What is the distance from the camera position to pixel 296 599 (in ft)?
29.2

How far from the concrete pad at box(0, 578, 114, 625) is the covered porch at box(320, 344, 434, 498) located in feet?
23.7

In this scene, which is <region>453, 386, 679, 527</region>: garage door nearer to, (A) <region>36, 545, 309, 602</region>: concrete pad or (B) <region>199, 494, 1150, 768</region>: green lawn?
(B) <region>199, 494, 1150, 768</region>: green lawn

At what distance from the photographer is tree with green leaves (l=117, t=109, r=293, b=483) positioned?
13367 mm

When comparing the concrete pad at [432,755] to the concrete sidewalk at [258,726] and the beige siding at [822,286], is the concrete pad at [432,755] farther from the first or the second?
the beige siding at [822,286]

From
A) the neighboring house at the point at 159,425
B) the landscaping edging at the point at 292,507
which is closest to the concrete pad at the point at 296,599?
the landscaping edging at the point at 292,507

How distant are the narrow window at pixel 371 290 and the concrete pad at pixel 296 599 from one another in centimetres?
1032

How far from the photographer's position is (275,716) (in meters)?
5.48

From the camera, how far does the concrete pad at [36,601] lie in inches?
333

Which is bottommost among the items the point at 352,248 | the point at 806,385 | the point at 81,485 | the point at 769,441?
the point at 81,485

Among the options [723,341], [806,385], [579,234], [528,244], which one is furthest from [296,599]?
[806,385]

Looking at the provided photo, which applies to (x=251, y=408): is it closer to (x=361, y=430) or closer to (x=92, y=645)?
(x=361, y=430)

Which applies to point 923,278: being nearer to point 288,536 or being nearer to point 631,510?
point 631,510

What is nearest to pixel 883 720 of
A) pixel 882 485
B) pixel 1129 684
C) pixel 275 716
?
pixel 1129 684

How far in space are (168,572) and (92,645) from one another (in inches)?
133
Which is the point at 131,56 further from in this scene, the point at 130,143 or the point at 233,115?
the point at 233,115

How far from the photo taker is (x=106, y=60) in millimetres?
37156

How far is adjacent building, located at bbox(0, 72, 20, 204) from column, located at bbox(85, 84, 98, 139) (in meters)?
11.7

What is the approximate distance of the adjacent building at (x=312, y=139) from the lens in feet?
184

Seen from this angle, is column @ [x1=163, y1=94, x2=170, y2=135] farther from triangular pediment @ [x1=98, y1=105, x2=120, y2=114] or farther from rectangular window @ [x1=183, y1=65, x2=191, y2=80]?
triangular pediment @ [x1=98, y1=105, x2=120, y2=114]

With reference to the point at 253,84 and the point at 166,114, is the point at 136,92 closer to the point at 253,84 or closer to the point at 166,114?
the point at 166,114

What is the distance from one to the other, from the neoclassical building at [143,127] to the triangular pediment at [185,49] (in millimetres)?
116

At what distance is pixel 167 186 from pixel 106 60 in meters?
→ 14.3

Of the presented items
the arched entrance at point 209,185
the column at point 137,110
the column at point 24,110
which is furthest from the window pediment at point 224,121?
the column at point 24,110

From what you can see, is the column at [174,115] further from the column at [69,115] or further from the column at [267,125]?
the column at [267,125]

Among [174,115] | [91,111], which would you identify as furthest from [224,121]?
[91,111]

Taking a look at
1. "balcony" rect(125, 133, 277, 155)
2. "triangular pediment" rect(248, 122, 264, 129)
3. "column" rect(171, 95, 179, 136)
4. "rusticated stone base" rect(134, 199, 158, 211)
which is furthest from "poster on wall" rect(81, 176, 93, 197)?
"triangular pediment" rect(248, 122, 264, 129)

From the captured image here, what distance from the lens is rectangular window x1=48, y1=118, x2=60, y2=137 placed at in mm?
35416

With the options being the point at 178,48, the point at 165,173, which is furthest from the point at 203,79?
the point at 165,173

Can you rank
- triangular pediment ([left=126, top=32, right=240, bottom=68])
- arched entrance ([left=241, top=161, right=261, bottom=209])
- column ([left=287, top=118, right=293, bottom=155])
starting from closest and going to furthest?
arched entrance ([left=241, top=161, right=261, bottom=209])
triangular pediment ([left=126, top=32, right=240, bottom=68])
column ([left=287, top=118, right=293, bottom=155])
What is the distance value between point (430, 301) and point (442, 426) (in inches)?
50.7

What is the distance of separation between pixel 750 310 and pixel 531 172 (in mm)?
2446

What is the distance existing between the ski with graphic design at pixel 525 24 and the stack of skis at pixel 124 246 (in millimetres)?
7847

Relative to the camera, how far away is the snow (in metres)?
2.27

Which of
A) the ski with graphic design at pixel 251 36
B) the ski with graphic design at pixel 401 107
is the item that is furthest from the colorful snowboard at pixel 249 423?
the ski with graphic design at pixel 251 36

----

Copy out the records word for word, from the line containing "What is the distance of" through the end of the records.

- [Written response]:
What is the distance of separation between pixel 750 310 and pixel 531 172 (in mm)?
2446

What is the distance existing between the ski with graphic design at pixel 525 24 and the stack of skis at pixel 124 246 (in millimetres)?
7847

Relative to the camera, how far away is the snow (in metres)?
2.27

Which of
A) the ski with graphic design at pixel 251 36
B) the ski with graphic design at pixel 401 107
is the item that is furthest from the colorful snowboard at pixel 249 423?
the ski with graphic design at pixel 251 36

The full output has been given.